Kuder-Richardson internal consistency formula number 20 (KR-20) - Used to compute the reliability estimate. A reliability coefficient of this type gives an indication of the extent to which individuals taking the test again will receive the same scores. Values of the KR-20 estimate range between 0.0000 and +1.0000. A value close to +1.0000 indicates that the test exhibits a high degree of reliability. Estimates should be interpreted cautiously if large numbers of students are unable to complete the test within the allotted time. For a typical 50-minute classroom examination covering related subject matter, a reliability coefficient of at least .70 is desirable. Reliability can be improved through item revision based upon the item analysis data. Lengthening the test (when this is practical) will also increase reliability, particularly in the case of short examinations.

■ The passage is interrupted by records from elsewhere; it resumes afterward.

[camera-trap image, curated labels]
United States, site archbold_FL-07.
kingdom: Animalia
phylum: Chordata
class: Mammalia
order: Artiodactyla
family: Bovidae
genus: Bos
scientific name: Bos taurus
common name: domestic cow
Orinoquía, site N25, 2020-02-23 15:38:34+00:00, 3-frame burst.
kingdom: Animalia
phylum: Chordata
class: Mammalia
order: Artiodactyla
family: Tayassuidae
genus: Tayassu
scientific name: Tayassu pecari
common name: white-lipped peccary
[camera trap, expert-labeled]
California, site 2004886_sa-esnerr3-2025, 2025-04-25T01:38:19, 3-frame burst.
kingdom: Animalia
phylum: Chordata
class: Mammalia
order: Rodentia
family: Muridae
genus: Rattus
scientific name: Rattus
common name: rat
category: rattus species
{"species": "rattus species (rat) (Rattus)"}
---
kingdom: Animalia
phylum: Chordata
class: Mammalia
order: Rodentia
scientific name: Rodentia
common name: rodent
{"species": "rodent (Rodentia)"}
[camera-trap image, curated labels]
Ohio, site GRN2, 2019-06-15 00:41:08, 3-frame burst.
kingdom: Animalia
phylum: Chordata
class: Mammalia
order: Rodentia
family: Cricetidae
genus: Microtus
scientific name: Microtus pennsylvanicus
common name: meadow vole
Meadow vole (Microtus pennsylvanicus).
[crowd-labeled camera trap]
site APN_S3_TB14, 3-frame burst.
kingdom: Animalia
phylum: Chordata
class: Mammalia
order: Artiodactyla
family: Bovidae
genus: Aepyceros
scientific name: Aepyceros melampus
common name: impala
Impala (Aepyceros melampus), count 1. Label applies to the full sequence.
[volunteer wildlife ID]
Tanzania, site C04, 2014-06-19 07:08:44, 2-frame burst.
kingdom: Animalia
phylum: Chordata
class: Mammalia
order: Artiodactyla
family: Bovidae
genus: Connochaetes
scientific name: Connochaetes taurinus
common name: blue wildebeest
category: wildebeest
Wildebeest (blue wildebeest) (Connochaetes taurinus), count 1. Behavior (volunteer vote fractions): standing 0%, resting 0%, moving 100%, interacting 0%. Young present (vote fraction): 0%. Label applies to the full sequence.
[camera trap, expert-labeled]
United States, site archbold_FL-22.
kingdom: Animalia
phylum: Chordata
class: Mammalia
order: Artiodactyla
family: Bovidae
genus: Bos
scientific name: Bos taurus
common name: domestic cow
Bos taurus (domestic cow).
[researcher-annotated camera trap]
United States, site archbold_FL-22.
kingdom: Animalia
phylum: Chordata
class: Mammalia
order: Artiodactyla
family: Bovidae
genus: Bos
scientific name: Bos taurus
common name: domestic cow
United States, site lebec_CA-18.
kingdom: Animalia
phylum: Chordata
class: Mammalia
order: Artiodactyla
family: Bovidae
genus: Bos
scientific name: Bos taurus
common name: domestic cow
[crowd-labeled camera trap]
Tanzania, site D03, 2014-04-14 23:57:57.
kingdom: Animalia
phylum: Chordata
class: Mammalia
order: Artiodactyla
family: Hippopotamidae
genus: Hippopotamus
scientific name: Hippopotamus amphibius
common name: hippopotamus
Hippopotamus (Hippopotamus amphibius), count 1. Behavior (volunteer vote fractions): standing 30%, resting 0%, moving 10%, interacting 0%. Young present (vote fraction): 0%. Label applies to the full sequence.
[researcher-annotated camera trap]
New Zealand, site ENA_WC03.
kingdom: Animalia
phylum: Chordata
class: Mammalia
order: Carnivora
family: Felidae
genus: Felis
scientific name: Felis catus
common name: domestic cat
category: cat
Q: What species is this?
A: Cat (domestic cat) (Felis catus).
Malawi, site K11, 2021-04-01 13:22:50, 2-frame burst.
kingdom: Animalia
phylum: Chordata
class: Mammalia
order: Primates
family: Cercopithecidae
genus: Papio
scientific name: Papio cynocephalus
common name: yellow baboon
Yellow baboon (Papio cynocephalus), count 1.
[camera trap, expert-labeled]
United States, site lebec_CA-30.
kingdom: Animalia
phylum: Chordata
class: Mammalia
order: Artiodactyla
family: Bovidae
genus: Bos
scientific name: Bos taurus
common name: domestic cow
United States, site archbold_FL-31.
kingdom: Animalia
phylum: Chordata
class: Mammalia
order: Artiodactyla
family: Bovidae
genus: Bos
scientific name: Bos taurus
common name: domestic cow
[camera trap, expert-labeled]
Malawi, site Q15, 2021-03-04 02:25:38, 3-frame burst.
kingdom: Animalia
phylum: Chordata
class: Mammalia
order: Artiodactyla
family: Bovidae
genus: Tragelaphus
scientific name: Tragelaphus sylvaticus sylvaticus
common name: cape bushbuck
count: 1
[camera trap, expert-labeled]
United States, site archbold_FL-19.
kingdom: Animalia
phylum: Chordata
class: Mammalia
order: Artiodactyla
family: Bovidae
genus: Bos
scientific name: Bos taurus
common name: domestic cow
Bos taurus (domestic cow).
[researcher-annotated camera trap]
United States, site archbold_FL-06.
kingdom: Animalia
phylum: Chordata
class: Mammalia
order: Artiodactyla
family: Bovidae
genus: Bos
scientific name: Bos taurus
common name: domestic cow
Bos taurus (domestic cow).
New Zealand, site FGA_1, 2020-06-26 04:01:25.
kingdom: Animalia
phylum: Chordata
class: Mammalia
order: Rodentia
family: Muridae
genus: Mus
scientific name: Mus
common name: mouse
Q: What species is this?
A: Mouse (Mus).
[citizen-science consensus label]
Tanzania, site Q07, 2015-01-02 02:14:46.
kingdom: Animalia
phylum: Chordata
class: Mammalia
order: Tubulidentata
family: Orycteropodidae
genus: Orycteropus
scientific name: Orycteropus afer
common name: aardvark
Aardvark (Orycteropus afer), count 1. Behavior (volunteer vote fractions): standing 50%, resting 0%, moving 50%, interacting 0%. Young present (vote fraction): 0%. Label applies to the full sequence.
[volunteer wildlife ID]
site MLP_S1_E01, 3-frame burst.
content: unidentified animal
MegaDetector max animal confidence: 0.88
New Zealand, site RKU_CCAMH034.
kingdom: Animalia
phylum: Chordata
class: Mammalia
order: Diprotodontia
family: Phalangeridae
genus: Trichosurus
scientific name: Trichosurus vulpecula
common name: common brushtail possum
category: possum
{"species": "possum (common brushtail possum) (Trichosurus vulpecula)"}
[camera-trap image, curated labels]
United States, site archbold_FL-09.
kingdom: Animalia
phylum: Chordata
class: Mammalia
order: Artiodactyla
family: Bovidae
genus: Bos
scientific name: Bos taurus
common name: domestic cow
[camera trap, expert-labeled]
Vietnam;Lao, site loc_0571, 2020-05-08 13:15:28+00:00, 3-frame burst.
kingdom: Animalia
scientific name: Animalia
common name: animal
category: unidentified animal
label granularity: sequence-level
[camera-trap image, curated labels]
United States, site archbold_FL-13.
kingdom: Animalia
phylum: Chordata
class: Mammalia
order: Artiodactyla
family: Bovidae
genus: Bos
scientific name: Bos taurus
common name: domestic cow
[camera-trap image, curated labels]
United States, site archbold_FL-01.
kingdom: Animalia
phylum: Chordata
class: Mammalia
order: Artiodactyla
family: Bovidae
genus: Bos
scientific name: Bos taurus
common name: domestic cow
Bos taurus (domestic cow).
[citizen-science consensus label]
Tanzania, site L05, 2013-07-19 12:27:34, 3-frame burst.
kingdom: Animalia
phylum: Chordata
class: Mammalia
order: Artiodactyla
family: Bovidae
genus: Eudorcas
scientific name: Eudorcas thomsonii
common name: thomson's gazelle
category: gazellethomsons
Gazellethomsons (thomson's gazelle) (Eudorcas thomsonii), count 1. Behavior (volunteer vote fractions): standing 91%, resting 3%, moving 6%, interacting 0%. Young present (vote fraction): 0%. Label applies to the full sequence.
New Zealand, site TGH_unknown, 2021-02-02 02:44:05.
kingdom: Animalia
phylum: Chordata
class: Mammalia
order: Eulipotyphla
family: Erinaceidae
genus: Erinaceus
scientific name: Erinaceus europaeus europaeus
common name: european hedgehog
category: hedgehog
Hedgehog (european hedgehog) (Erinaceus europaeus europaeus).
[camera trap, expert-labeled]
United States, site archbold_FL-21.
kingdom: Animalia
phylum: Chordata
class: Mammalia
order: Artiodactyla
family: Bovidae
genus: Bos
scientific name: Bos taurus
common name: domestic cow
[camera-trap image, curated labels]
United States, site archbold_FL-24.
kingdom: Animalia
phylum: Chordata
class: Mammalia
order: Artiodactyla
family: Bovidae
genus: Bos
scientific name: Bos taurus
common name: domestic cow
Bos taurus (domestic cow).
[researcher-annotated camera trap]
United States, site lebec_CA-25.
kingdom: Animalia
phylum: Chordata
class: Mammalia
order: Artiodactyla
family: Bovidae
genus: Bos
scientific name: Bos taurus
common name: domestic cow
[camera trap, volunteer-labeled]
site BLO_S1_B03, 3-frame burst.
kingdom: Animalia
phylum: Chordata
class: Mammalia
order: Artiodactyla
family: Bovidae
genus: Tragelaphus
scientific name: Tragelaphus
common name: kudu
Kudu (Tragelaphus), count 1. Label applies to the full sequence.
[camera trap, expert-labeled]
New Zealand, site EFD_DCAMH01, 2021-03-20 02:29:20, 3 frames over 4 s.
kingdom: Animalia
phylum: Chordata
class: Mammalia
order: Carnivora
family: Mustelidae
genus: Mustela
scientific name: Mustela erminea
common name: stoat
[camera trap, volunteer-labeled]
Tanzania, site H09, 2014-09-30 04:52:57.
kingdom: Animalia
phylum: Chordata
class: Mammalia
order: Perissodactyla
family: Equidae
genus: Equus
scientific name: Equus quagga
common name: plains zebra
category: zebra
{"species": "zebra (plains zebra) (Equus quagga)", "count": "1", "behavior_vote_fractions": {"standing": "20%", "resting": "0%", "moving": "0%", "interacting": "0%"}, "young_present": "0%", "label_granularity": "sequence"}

Standard error of measurement - An estimate of the probable extent of error in test scores. It is interpreted in the same manner as a standard deviation. The more reliable and error-free the test, the smaller the standard error. This direct application to scores makes the standard error of measurement especially useful when evaluating differences among students or assigning grades. In other words, the standard error of measurement is the standard deviation of test scores that would have been obtained from an individual student who had been tested multiple times (with no new learning between testings and no memory of the questions).
Point Biserial - The item's discrimination index. The point biserial correlation ranges from -1.000 to +1.000. A positive value indicates students scoring higher on this exam were more likely to answer this item correctly. Generally, a value of at least .20 is desirable. However, be aware that very easy or very difficult items have low point biserial correlations and items with 60% to 80% answering correctly generally have higher values.
T Score - The student's score on this test relative to the group testing. A score of 50 corresponds to the average score. The standard deviation is 10; a score of 60 means the student scored one standard deviation above the mean. A T score is helpful if several tests are averaged within an academic time interval to establish a grade.
P Value - Difficulty index. The proportion of students answering the item correctly.